— START OF DATA SUPPLIED —

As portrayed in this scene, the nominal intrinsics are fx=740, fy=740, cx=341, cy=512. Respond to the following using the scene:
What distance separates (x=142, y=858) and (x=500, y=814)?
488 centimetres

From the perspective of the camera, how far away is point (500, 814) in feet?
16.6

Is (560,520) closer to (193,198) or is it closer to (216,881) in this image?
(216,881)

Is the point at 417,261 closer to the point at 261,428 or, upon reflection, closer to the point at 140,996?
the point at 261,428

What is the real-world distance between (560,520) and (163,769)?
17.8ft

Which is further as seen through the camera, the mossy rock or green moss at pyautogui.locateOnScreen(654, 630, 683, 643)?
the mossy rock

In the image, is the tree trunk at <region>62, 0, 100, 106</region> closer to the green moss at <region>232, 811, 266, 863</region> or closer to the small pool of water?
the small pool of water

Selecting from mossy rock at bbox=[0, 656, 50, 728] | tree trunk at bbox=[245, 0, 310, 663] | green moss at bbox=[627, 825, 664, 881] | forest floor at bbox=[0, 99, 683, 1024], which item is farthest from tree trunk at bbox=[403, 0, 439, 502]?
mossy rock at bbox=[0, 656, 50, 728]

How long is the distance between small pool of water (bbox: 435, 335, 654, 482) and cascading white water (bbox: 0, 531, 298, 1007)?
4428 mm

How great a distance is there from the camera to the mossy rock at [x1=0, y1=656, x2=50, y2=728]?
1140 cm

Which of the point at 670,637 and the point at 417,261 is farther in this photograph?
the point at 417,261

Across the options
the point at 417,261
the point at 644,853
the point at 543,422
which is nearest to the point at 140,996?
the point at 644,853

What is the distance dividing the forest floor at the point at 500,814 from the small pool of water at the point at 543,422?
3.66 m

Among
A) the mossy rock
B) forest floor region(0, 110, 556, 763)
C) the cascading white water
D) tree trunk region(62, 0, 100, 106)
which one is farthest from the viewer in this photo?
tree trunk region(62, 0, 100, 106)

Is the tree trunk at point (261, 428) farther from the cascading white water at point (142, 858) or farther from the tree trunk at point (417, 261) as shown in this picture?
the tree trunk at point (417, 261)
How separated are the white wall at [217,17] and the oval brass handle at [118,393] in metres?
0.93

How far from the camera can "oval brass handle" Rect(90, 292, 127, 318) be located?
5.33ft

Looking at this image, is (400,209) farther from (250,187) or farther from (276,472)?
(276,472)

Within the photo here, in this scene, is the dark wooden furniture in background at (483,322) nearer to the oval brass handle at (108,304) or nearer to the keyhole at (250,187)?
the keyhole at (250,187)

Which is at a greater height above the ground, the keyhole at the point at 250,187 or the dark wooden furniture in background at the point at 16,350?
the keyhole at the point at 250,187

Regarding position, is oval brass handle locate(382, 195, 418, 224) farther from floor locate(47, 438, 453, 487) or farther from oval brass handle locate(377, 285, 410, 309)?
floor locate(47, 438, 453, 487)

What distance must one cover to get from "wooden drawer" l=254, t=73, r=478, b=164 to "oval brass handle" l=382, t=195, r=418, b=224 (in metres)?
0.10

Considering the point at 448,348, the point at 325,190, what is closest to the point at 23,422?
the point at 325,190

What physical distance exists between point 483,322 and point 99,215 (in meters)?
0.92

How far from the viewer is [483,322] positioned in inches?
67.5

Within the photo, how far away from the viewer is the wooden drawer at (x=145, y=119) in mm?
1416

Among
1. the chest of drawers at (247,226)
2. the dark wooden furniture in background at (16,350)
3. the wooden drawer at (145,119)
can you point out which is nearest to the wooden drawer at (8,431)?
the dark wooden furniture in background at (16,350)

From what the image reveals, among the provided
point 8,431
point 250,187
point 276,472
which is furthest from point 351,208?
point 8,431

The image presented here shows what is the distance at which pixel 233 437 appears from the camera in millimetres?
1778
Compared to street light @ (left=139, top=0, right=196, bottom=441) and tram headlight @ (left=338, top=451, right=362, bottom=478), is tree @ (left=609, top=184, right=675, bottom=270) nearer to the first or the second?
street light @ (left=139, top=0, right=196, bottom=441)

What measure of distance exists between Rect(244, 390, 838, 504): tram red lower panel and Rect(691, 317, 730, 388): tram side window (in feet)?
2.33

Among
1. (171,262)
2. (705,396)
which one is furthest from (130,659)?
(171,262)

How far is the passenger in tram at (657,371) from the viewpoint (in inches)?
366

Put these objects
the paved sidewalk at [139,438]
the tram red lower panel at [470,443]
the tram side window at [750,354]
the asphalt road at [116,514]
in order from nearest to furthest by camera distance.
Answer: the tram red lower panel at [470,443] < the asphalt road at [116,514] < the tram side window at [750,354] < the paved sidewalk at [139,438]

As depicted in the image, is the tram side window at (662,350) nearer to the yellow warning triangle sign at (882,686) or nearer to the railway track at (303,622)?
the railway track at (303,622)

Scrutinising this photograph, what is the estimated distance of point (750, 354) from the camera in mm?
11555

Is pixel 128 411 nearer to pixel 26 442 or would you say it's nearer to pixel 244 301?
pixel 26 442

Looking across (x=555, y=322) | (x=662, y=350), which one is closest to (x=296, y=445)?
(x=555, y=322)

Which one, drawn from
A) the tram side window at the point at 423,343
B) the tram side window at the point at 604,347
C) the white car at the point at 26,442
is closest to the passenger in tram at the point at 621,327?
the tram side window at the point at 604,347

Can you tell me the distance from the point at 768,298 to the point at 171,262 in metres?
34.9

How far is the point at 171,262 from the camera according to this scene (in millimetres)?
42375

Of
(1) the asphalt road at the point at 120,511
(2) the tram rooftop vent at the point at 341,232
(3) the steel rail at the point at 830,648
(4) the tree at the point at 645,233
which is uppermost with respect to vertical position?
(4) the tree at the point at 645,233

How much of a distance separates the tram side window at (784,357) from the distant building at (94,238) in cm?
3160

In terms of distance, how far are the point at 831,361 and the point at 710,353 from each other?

— END OF DATA SUPPLIED —

WORK TO DO: Restate every entry word for word.

OUTPUT FOR THIS EXERCISE:
As portrayed in this scene, the nominal intrinsics are fx=740, fy=740, cx=341, cy=512. Respond to the following using the scene:
What distance separates (x=142, y=858) and (x=500, y=814)?
488 centimetres

From the perspective of the camera, how far away is point (500, 814) in feet?
16.6

Is (560,520) closer to (193,198) or is it closer to (216,881) in this image?
(216,881)

Is the point at 417,261 closer to the point at 261,428 or, upon reflection, closer to the point at 140,996?
the point at 261,428

What is the real-world distance between (560,520) and (163,769)?
17.8ft

Which is further as seen through the camera, the mossy rock or green moss at pyautogui.locateOnScreen(654, 630, 683, 643)?
the mossy rock

In the image, is the tree trunk at <region>62, 0, 100, 106</region> closer to the green moss at <region>232, 811, 266, 863</region> or closer to the small pool of water?
the small pool of water

Selecting from mossy rock at bbox=[0, 656, 50, 728] | tree trunk at bbox=[245, 0, 310, 663] | green moss at bbox=[627, 825, 664, 881] | forest floor at bbox=[0, 99, 683, 1024], which item is farthest from tree trunk at bbox=[403, 0, 439, 502]?
mossy rock at bbox=[0, 656, 50, 728]

How long is the distance between small pool of water (bbox: 435, 335, 654, 482) and cascading white water (bbox: 0, 531, 298, 1007)?
4428 mm

How great a distance is there from the camera to the mossy rock at [x1=0, y1=656, x2=50, y2=728]?
1140 cm

Which of the point at 670,637 and the point at 417,261 is farther in this photograph?
the point at 417,261

Across the options
the point at 417,261
the point at 644,853
the point at 543,422
which is nearest to the point at 140,996?
the point at 644,853

What is the distance dividing the forest floor at the point at 500,814 from the small pool of water at the point at 543,422?
3.66 m

Among
A) the mossy rock
B) forest floor region(0, 110, 556, 763)
C) the cascading white water
D) tree trunk region(62, 0, 100, 106)
which one is farthest from the viewer in this photo?
tree trunk region(62, 0, 100, 106)

Is the tree trunk at point (261, 428) farther from the cascading white water at point (142, 858) or farther from the tree trunk at point (417, 261) as shown in this picture?
the tree trunk at point (417, 261)
How separated are the white wall at [217,17] and the oval brass handle at [118,393] in metres?
0.93

How far from the camera can "oval brass handle" Rect(90, 292, 127, 318) be located?
5.33ft

Looking at this image, is (400,209) farther from (250,187) or farther from (276,472)?
(276,472)

Within the photo here, in this scene, is the dark wooden furniture in background at (483,322) nearer to the oval brass handle at (108,304) or nearer to the keyhole at (250,187)?
the keyhole at (250,187)

Which is at a greater height above the ground, the keyhole at the point at 250,187 or the dark wooden furniture in background at the point at 16,350?
the keyhole at the point at 250,187

Regarding position, is oval brass handle locate(382, 195, 418, 224) farther from floor locate(47, 438, 453, 487) or farther from oval brass handle locate(377, 285, 410, 309)?
floor locate(47, 438, 453, 487)

What distance must one cover to get from "wooden drawer" l=254, t=73, r=478, b=164 to "oval brass handle" l=382, t=195, r=418, b=224 (in metres)?
0.10

Considering the point at 448,348, the point at 325,190, what is closest to the point at 23,422?
the point at 325,190

What physical distance exists between point 483,322 and point 99,215 (in meters)?
0.92

How far from the viewer is [483,322] positioned in inches?
67.5

Within the photo, how far away from the viewer is the wooden drawer at (x=145, y=119) in mm?
1416

Among
1. the chest of drawers at (247,226)
2. the dark wooden furniture in background at (16,350)
3. the wooden drawer at (145,119)
can you point out which is nearest to the wooden drawer at (8,431)?
the dark wooden furniture in background at (16,350)

From what the image reveals, among the provided
point 8,431
point 250,187
point 276,472
which is furthest from point 351,208?
point 8,431

The image presented here shows what is the distance at which pixel 233 437 appears from the camera in millimetres?
1778
Compared to street light @ (left=139, top=0, right=196, bottom=441) and tram headlight @ (left=338, top=451, right=362, bottom=478), is tree @ (left=609, top=184, right=675, bottom=270) nearer to the first or the second?
street light @ (left=139, top=0, right=196, bottom=441)

What measure of distance exists between Rect(244, 390, 838, 504): tram red lower panel and Rect(691, 317, 730, 388): tram side window (in feet)?
2.33

Among
1. (171,262)
2. (705,396)
which one is furthest from (130,659)?
(171,262)

How far is the passenger in tram at (657,371) from the viewpoint (in inches)?
366

Put these objects
the paved sidewalk at [139,438]
the tram red lower panel at [470,443]
the tram side window at [750,354]
the asphalt road at [116,514]
in order from nearest to furthest by camera distance.
Answer: the tram red lower panel at [470,443] < the asphalt road at [116,514] < the tram side window at [750,354] < the paved sidewalk at [139,438]

As depicted in the image, is the tram side window at (662,350) nearer to the yellow warning triangle sign at (882,686) or nearer to the railway track at (303,622)?
the railway track at (303,622)

Scrutinising this photograph, what is the estimated distance of point (750, 354) from the camera in mm?
11555

Is pixel 128 411 nearer to pixel 26 442 or would you say it's nearer to pixel 244 301?
pixel 26 442

Looking across (x=555, y=322) | (x=662, y=350), which one is closest to (x=296, y=445)?
(x=555, y=322)

Which one, drawn from
A) the tram side window at the point at 423,343
B) the tram side window at the point at 604,347
C) the white car at the point at 26,442
is closest to the passenger in tram at the point at 621,327?
the tram side window at the point at 604,347

Can you tell me the distance from the point at 768,298 to the point at 171,262 in metres?
34.9

How far is the point at 171,262 from the camera according to this scene (in millimetres)?
42375

Of
(1) the asphalt road at the point at 120,511
(2) the tram rooftop vent at the point at 341,232
(3) the steel rail at the point at 830,648
(4) the tree at the point at 645,233
which is uppermost with respect to vertical position?
(4) the tree at the point at 645,233

How much of a distance separates the tram side window at (784,357) from the distant building at (94,238) in cm?
3160

In terms of distance, how far are the point at 831,361 and the point at 710,353 from each other?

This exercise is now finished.